The second part shows the actual representation of the instructions. This is a chunk of the data from the file at the given address. Let’s check this – load “worldHello.exe” in your hex editor, and scroll down until you find the closest row to 0400 (which corresponds to 00401000). As we read along the line we should start seeing the data shown within our assembly listing – and yes indeed, after a long run of “00” up pops “55 8b ec…”, just as expected. Fantastic!

The final 2 columns are exactly like the “program” we ran yesterday – First comes the assembly instruction, then the associated parameters. This is the bit we’re most interested in, as it gives the human readable portion of the assembly (something we can actually understand). Both of these last two columns were created from the data in the second column by the tool used to “disassemble” the “helloWorld.exe” program into the big list.

Now we’ve got our big list, and have some idea about how to read it, let’s start the process of changing it! First, we need to roughly work out what’s going on, based on our new understanding of assembly, so let’s “run” this program in our heads just like yesterday, starting from the top.

  1. push ebp – Well, we’re not sure what an ebp is, but it must refer to some memory somewhere, as it’s getting pushed onto the stack. Let’s ignore it for now, and hope it doesn’t matter too much.
  2. mov ebp, esp – “mov”? We’ve not seen that before, but all it does is move some memory from one block to another, without it going onto the stack. We can ignore this as well.
  3. call 00401020 – Aha, a call! We know what this does. It’s going to go run the instructions located at 00401020
  4. call 00401040 – Hmm, another call straight afterwards, going to a function that’s near the first one.

Woah, let’s stop for a second now and think about what we’ve found. We know we’ve got a program that prints “Hello” and “World” to the screen. We know we want to change that to print “World” and “Hello” instead. What if the printing functions for each word were separate? In this case, we’d expect them to be called straight after one another – which is exactly the behaviour we’ve just noticed in our assembly. If we can see that both the called functions are similar, it’s likely that we’ve found our printing functions.
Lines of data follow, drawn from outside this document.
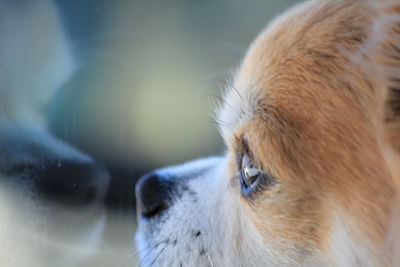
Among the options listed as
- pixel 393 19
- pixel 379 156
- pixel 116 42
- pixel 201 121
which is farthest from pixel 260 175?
pixel 116 42

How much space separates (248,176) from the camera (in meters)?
1.01

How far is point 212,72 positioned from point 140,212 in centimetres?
46

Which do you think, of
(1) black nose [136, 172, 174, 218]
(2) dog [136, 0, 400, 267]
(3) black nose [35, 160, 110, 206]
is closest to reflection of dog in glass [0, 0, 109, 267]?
(3) black nose [35, 160, 110, 206]

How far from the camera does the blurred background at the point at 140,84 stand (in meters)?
1.35

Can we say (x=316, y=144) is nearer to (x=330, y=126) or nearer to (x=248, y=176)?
(x=330, y=126)

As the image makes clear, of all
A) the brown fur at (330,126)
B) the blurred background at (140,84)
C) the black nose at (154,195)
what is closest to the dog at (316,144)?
the brown fur at (330,126)

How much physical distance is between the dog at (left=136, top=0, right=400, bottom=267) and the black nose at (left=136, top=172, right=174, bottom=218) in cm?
15

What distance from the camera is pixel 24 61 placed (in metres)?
1.28

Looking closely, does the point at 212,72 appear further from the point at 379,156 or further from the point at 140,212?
the point at 379,156

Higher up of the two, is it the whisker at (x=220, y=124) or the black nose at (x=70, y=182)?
the black nose at (x=70, y=182)

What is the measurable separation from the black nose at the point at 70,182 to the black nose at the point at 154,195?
14 centimetres

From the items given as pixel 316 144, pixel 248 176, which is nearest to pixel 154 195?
pixel 248 176

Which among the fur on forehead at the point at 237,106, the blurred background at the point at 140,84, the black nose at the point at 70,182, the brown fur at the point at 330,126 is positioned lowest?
the brown fur at the point at 330,126

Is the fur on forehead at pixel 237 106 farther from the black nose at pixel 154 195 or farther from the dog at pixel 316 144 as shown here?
the black nose at pixel 154 195
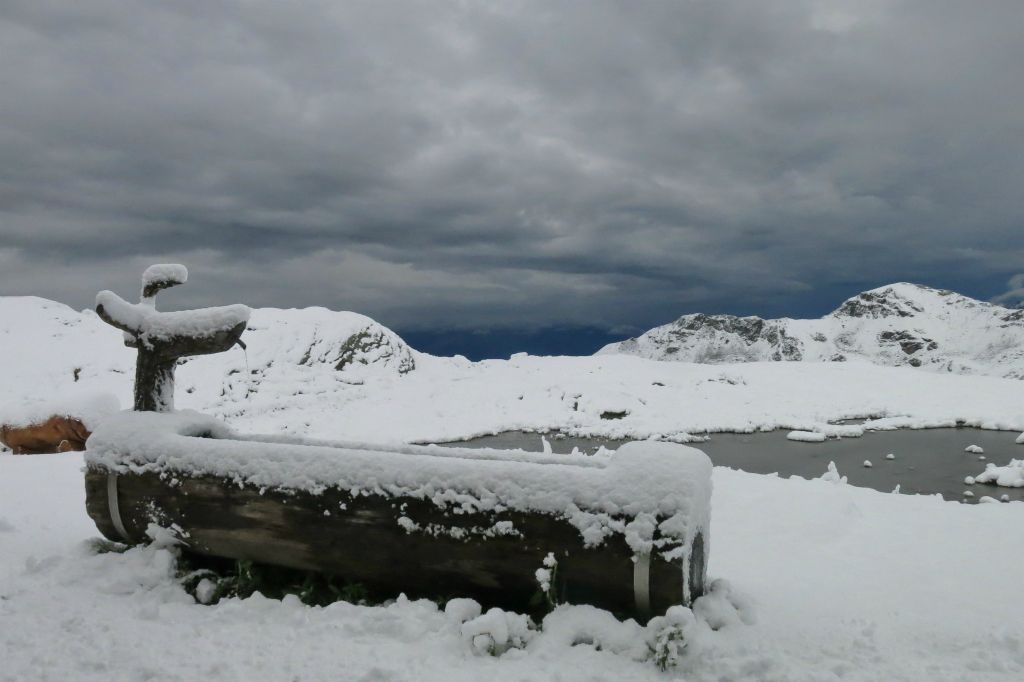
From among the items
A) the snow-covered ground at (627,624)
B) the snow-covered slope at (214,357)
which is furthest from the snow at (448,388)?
the snow-covered ground at (627,624)

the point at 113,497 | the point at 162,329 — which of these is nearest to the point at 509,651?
the point at 113,497

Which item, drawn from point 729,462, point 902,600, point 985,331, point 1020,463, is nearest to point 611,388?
point 729,462

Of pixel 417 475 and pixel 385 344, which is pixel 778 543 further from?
pixel 385 344

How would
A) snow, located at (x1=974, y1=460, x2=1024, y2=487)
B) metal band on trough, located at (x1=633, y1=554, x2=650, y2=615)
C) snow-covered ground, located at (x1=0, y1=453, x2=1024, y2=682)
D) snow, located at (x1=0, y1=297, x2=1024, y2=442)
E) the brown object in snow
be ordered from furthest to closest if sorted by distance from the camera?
1. snow, located at (x1=0, y1=297, x2=1024, y2=442)
2. snow, located at (x1=974, y1=460, x2=1024, y2=487)
3. the brown object in snow
4. metal band on trough, located at (x1=633, y1=554, x2=650, y2=615)
5. snow-covered ground, located at (x1=0, y1=453, x2=1024, y2=682)

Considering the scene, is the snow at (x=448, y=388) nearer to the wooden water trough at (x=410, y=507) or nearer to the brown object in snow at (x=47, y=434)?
the brown object in snow at (x=47, y=434)

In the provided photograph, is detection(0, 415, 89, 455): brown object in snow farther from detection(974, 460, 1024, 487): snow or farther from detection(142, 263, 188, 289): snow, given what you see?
detection(974, 460, 1024, 487): snow

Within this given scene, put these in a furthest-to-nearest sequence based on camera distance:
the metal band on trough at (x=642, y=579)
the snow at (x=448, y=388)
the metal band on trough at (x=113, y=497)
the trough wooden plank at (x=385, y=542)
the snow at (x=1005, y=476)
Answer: the snow at (x=448, y=388), the snow at (x=1005, y=476), the metal band on trough at (x=113, y=497), the trough wooden plank at (x=385, y=542), the metal band on trough at (x=642, y=579)

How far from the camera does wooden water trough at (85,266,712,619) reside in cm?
→ 360

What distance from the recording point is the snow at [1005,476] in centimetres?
1370

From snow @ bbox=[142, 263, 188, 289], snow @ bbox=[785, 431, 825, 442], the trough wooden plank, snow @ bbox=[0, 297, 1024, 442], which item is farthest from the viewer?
snow @ bbox=[0, 297, 1024, 442]

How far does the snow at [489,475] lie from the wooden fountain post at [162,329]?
54cm

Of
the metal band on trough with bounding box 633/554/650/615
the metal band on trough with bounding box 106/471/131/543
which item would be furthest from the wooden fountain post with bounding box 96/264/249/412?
the metal band on trough with bounding box 633/554/650/615

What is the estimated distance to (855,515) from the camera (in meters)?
7.45

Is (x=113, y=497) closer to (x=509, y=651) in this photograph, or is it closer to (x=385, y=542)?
(x=385, y=542)
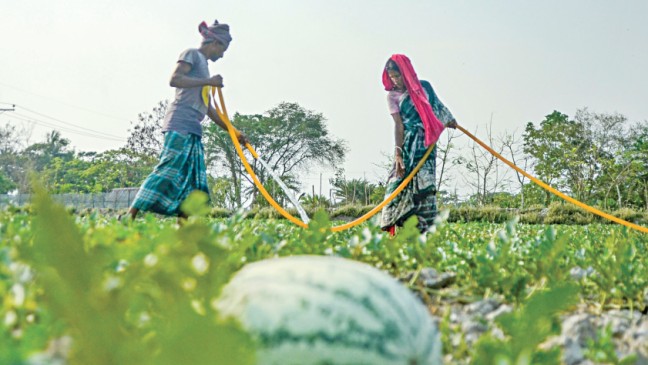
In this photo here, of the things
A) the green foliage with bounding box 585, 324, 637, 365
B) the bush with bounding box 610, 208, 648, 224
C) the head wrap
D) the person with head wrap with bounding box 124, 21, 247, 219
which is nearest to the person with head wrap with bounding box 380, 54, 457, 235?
the head wrap

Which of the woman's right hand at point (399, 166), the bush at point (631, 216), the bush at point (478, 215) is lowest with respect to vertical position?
the woman's right hand at point (399, 166)

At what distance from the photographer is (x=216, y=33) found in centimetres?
662

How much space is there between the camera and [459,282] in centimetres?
279

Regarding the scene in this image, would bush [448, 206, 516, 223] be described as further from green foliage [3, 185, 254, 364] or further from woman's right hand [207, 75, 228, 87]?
green foliage [3, 185, 254, 364]

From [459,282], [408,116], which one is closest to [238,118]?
[408,116]

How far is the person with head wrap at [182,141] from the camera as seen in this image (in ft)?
20.2

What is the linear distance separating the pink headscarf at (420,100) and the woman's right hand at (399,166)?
0.35 m

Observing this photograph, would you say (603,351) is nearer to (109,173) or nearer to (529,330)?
(529,330)

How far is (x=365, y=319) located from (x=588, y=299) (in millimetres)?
1860

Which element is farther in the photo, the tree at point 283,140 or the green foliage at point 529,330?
the tree at point 283,140

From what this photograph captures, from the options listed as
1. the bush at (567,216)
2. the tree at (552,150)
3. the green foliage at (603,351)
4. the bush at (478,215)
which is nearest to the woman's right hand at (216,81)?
the green foliage at (603,351)

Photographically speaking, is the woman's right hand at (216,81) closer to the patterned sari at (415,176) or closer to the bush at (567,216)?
the patterned sari at (415,176)

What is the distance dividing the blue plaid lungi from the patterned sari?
2.36 metres

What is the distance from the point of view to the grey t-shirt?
632 cm
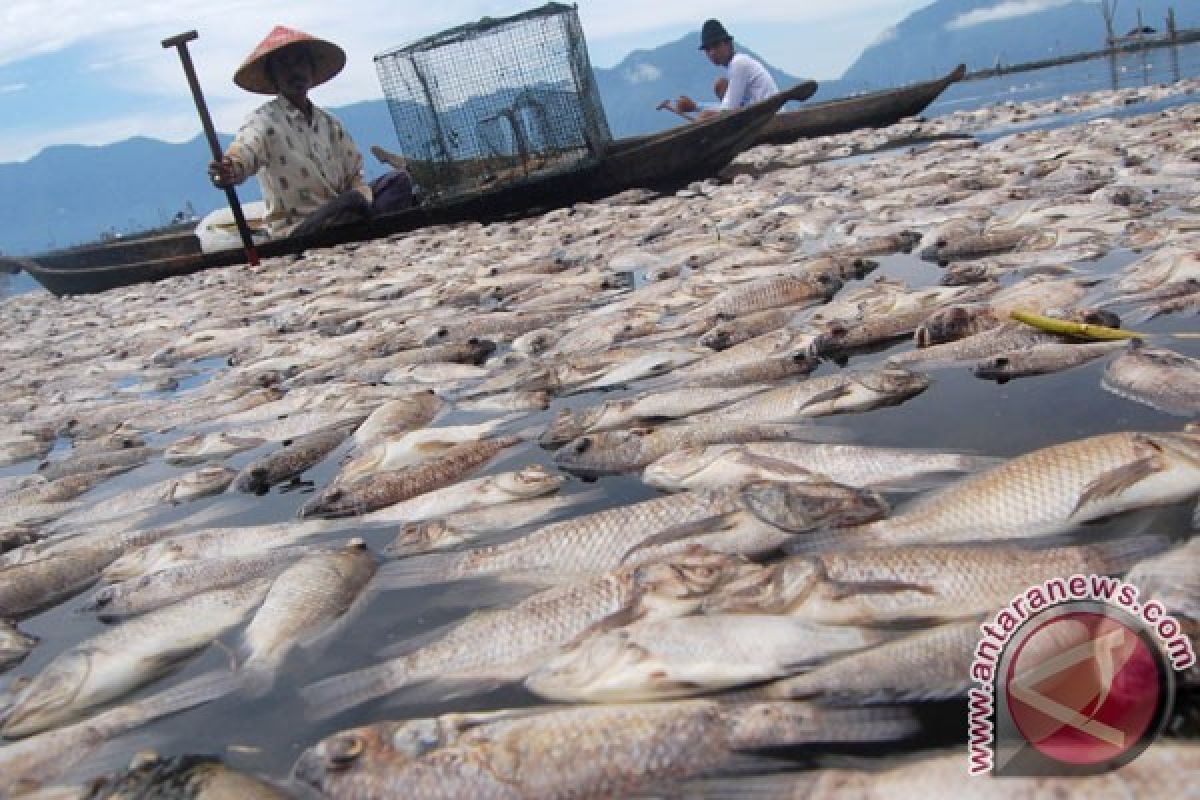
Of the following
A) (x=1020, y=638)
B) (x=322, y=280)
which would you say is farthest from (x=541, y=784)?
(x=322, y=280)

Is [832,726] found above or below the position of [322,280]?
below

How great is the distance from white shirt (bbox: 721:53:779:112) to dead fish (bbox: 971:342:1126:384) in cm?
1341

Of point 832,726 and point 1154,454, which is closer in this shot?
point 832,726

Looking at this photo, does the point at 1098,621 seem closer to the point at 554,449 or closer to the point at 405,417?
the point at 554,449

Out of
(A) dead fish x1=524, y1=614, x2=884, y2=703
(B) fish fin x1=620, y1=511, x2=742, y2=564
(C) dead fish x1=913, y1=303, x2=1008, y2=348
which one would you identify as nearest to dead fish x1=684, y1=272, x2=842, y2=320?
(C) dead fish x1=913, y1=303, x2=1008, y2=348

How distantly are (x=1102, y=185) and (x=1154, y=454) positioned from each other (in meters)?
6.30

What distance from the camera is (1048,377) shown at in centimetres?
338

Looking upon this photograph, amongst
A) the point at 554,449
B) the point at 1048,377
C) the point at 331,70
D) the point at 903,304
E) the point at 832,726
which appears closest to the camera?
the point at 832,726

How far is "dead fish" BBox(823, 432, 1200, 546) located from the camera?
2205 millimetres

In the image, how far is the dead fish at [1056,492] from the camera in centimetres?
221

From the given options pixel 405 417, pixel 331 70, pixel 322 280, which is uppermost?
pixel 331 70

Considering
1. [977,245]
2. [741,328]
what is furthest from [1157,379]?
[977,245]

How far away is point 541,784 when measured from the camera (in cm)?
161

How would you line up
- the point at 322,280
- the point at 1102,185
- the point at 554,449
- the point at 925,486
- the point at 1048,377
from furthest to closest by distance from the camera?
the point at 322,280 → the point at 1102,185 → the point at 554,449 → the point at 1048,377 → the point at 925,486
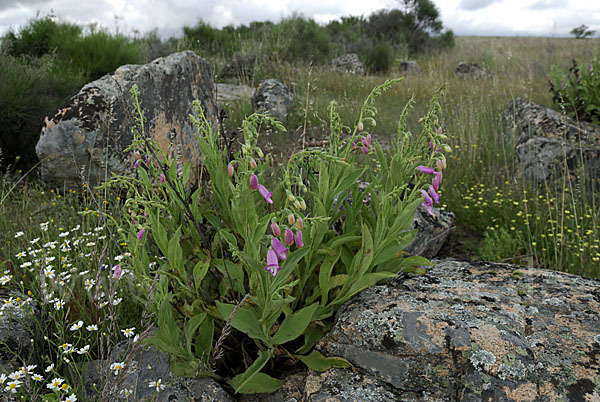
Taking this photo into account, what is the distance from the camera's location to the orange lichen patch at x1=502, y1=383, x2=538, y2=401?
5.41ft

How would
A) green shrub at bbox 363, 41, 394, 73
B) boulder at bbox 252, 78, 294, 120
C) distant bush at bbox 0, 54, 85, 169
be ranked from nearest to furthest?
1. distant bush at bbox 0, 54, 85, 169
2. boulder at bbox 252, 78, 294, 120
3. green shrub at bbox 363, 41, 394, 73

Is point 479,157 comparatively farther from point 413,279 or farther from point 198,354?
point 198,354

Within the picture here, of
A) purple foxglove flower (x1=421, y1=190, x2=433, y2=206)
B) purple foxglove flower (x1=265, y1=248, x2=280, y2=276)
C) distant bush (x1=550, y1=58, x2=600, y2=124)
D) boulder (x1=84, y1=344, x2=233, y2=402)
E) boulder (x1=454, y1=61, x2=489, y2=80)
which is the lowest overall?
boulder (x1=84, y1=344, x2=233, y2=402)

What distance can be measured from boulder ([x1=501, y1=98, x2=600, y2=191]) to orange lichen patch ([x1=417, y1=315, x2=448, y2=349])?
345 centimetres

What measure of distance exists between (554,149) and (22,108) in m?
6.63

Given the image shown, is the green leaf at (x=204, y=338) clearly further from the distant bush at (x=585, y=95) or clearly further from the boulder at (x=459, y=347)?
the distant bush at (x=585, y=95)

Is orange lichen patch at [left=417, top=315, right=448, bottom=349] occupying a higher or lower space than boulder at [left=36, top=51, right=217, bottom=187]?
lower

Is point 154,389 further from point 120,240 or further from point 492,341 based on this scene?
point 492,341

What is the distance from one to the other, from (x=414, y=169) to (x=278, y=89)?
244 inches

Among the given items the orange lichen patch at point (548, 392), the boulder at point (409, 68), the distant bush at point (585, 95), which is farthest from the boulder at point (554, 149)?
the boulder at point (409, 68)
So, off to the assembly again, and let’s look at the function under address 00401020.


push ebp
mov ebp,esp
push 402030h
call 00401085
add esp, 4
pop ebp
ret

Well, that looks interesting – it’s moving memory around just like the beginning of our big list, but then it’s pushing something right before it’s calling something. Looking over the function at 00401040, it’s virtually identical – the only difference is the memory it’s pushing before it makes the call! Our hypothesis is looking stronger and stronger. What if the function at 00401085 being used in these functions actually does the printing? If so, we’d expect the memory pushed onto the stack to be the data the function needs to do it’s job – i.e. something to print (this is just like yesterday, when the “add” function needed the numbers to add on the stack). The first of our functions is pushing data at 402030 onto the stack, so everyone eagerly go look at address 0830 in the file (0830 corresponds the 402030 address).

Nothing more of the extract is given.